Parte a gennaio una campagna di informazione per promuovere la diagnosi tempestiva del diabete nei bambini (diabete di tipo 1), coinvolgendo genitori, insegnanti e pediatri. L’iniziativa è lanciata dalla Società italiana di diabetologia pediatrica (Siedp) con il contributo non condizionato di Bayer HealthCare. Con l’aiuto di materiale informativo ci si propone di sensibilizzare la popolazione sull’importanza di riconoscere subito i sintomi della comparsa del diabete nei bambini, passo indispensabile per poter intervenire immediatamente con le misure necessarie. Presso gli studi di diecimila pediatri saranno distribuiti opuscoli che forniranno le nozioni essenziali; sarà inoltre diffusa una newsletter periodica. Oggi in Italia circa 20.000 bambini e giovani, di età compresa tra 0 e 18 anni, sono affetti da diabete di tipo 1. Negli ultimi 15 anni la diffusione di questa patologia è raddoppiata.
Tutti devono sapere che forte disidratazione, frequente bisogno di urinare, continuo senso di sete, spesso associati a un rapido dimagrimento, sono segnali distintivi dell’esordio del diabete infantile di tipo 1, insulinodipendente. Il bambino ha quindi bisogno di essere prima reidratato e poi di essere sottoposto alla terapia insulinica, secondo un protocollo ben preciso che il personale sanitario deve seguire. Altrimenti, il rischio è lo sviluppo della chetoacidosi, complicanza di un diabete di tipo 1 non individuato per tempo, che può portare a edema cerebrale con conseguente rischio di gravi danni al cervello e anche pericolo di morte. La campagna Siedp vuole ottenere il risultato che il diabete nei bambini, essendo una condizione assolutamente gestibile con una adeguata terapia, non sia più una causa di morte o di gravi scompensi cerebrali e neurologici.
Commenta il presidente di Siedp Mohamad Maghnie: “Promuovere la diagnosi precoce del diabete infantile è indispensabile per evitare che i bambini arrivino in Pronto soccorso in condizioni critiche: infatti, ancora oggi alcuni di loro muoiono a causa delle lesioni cerebrali, la conseguenza più grave della chetoacidosi”.
Sottolinea il presidente della Sip (Società italiana di pediatri) Lombardia Gianvincenzo Zuccotti: “Una chetoacidosi diabetica non riconosciuta tempestivamente e non trattata secondo le raccomandazioni delle società scientifiche è ancora causa di morte o di sequele. Il coinvolgimento dei pediatri di libera scelta, innanzitutto, quali persone che prime vedono il bambino quando non sta bene, e di tutti i pediatri ospedalieri è quindi indispensabile”.

◆ I tuoi compiti
1) Elenca tutte le categorie di persone che, secondo l'estratto sul diabete infantile, la campagna di informazione coinvolge.
2) Dall'estratto sul diabete infantile, restituisci alla lettera tutto ciò che va da "Tutti devono sapere" giù fino a "cerebrali e neurologici.".

[Dati raccolti]
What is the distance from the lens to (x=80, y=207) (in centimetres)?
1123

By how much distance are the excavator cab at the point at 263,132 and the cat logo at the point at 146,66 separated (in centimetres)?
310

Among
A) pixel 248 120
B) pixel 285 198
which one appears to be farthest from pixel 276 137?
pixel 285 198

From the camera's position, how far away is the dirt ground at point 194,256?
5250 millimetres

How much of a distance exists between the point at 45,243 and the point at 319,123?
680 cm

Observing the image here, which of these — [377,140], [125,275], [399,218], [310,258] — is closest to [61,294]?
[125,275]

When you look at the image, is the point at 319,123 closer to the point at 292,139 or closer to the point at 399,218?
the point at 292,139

---

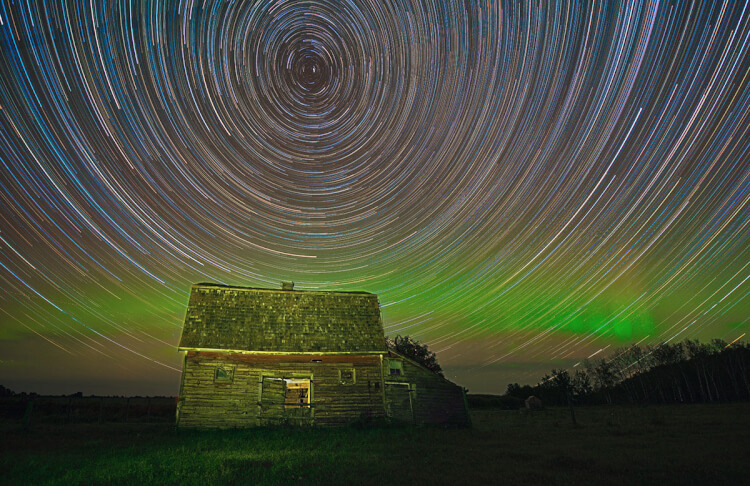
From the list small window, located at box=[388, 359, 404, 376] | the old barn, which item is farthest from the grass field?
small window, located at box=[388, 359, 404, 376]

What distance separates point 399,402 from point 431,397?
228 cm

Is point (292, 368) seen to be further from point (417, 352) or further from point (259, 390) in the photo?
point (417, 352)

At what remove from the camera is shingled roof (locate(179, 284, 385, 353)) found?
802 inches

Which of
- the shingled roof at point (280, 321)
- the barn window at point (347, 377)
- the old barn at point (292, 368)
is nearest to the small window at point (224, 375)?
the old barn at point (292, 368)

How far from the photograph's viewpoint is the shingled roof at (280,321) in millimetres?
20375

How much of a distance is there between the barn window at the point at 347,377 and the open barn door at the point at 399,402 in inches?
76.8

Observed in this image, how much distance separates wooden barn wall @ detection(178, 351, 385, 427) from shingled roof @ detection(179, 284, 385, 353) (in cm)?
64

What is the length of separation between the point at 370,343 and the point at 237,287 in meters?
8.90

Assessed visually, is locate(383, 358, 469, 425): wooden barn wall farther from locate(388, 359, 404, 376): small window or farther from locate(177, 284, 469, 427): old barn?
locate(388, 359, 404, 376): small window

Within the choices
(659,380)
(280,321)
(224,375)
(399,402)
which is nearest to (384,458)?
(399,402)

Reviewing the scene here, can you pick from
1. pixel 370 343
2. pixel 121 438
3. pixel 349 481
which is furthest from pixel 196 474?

...

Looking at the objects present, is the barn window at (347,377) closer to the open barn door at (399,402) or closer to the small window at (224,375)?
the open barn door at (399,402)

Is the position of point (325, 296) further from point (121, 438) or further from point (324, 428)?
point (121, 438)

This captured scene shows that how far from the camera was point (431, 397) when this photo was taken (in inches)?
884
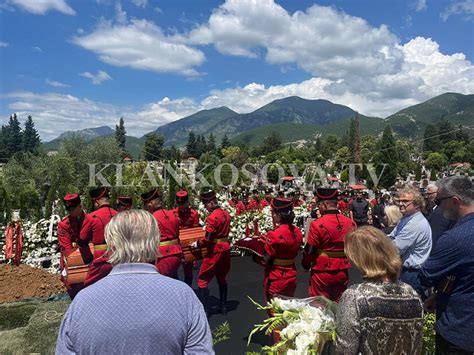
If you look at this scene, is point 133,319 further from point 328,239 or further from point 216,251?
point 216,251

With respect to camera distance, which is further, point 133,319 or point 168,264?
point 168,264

◆ Risultati in ordine
1) genitori, insegnanti, pediatri

2)
Tutti devono sapere che forte disidratazione, frequente bisogno di urinare, continuo senso di sete, spesso associati a un rapido dimagrimento, sono segnali distintivi dell’esordio del diabete infantile di tipo 1, insulinodipendente. Il bambino ha quindi bisogno di essere prima reidratato e poi di essere sottoposto alla terapia insulinica, secondo un protocollo ben preciso che il personale sanitario deve seguire. Altrimenti, il rischio è lo sviluppo della chetoacidosi, complicanza di un diabete di tipo 1 non individuato per tempo, che può portare a edema cerebrale con conseguente rischio di gravi danni al cervello e anche pericolo di morte. La campagna Siedp vuole ottenere il risultato che il diabete nei bambini, essendo una condizione assolutamente gestibile con una adeguata terapia, non sia più una causa di morte o di gravi scompensi cerebrali e neurologici.